##### TEXTO SELECCIONADO

Al administrar el sacramento de la confesión,
el Padre Pío usaba todos los medios a su alcance para arrancar a sus penitentes
del pecado y conducirlos a Dios; también los dones especiales de profecía y de
penetración de las conciencias, que le permitían ‑y lo hacía a veces‑
adelantarse a enumerar los pecados que debía confesar el penitente; sin
excluir, cuando era necesario, la corrección severa e, incluso, negar la
absolución. Pero, luego, debía comprar esas almas y conseguir que todas
volvieran arrepentidas en busca del perdón. Escuchemos estas palabras dichas a
un sacerdote inglés: «¡Si supieras cuánto cuesta un alma! ¡Las almas
se compran y a muy caro precio!». Y a su Director espiritual
escribió: «Cuántas veces, por no decir siempre, me toca decirle a Dios juez,
junto con Moisés: “Perdona a este pueblo o bórrame del libro de la vida"».

##########
##### FRAGMENTOS DE REGISTROS

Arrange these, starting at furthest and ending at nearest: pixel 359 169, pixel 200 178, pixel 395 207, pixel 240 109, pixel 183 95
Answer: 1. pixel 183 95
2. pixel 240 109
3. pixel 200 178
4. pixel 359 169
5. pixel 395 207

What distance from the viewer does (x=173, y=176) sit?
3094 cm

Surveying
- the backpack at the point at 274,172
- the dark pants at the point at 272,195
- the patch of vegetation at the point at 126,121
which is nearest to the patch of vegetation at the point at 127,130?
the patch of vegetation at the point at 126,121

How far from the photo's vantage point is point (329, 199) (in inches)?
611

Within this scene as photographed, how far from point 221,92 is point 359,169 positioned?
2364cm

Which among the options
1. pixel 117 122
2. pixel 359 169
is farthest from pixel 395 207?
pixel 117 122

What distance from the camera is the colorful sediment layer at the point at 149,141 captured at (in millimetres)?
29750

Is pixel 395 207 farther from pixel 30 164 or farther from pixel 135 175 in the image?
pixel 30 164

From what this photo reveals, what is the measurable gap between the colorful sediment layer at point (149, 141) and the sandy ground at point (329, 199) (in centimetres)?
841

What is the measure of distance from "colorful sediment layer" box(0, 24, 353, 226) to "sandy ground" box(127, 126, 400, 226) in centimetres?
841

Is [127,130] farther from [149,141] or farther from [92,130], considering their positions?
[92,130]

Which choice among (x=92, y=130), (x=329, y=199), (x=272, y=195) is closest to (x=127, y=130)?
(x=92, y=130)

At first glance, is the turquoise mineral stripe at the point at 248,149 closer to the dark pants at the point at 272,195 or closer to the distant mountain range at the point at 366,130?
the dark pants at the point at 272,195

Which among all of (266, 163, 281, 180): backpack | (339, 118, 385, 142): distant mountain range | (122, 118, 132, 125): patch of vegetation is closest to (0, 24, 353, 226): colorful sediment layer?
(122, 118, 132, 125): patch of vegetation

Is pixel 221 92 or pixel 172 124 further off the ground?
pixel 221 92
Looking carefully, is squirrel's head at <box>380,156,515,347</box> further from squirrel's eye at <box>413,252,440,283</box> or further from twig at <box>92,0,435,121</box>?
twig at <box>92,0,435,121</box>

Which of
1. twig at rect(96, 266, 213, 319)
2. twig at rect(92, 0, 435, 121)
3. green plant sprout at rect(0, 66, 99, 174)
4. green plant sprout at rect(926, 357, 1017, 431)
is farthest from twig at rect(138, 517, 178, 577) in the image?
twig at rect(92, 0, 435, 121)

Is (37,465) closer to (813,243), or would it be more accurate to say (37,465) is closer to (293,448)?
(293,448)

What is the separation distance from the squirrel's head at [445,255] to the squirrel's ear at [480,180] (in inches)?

##########

#### EJERCICIOS PROPUESTOS
(1) Según el texto sobre el Padre Pío, ¿qué dones especiales tenía?
(2) Convierte en una lista el párrafo del texto sobre el Padre Pío que empieza con «Al administrar el sacramento de la confesión» y conserva sus datos principales.
(3) Prosigue el texto sobre el Padre Pío a partir de su última oración.

#### RESPUESTAS FINALES
(1) Los dones de profecía y de penetración de las conciencias.

(2)
- Al confesar, el Padre Pío usaba todos los medios a su alcance para apartar a sus penitentes del pecado y conducirlos a Dios.
- Se valía de sus dones de profecía y de penetración de las conciencias, y a veces enumeraba él mismo los pecados que el penitente debía confesar.
- Cuando era necesario, corregía con severidad e incluso negaba la absolución.
- Después debía comprar esas almas y conseguir que volvieran arrepentidas en busca del perdón.
- A un sacerdote inglés le dijo que las almas se compran a muy caro precio.
- A su director espiritual le escribió que casi siempre debía decir a Dios, como Moisés, que perdonara a ese pueblo o lo borrara del libro de la vida.

(3)
Entre otros, estos tres convencimientos orientaban al
Padre Pío en su ministerio de confesor:
- 1º. Cuando
Dios perdona en el sacramento de la confesión ¡perdona!; más aún: ¡destruye el
pecado! Como consecuencia: «No se debe
volver ni con el pensamiento ni en la confesión a los pecados ya acusados en
confesiones anteriores. Por nuestra contrición Jesús los ha perdonado en el
tribunal de la penitencia… Con un gesto de infinita generosidad ha rasgado, ha
destruido, las letras de cambio firmadas por nosotros al pecar, y que no
habríamos podido pagar sin la ayuda de su clemencia divina».
- 2º. Porque
en la confesión Dios ofrece, no sólo el perdón, sino también la paz, es decir:
su gracia renovadora, hay que celebrarla con frecuencia. «Yo no me puedo resignar a tener a las almas más de ocho días alejadas
de la confesión».
- 3º. Porque el confesor ofrece los dones de
la misericordia divina, tiene que actuar siempre con misericordia y amor.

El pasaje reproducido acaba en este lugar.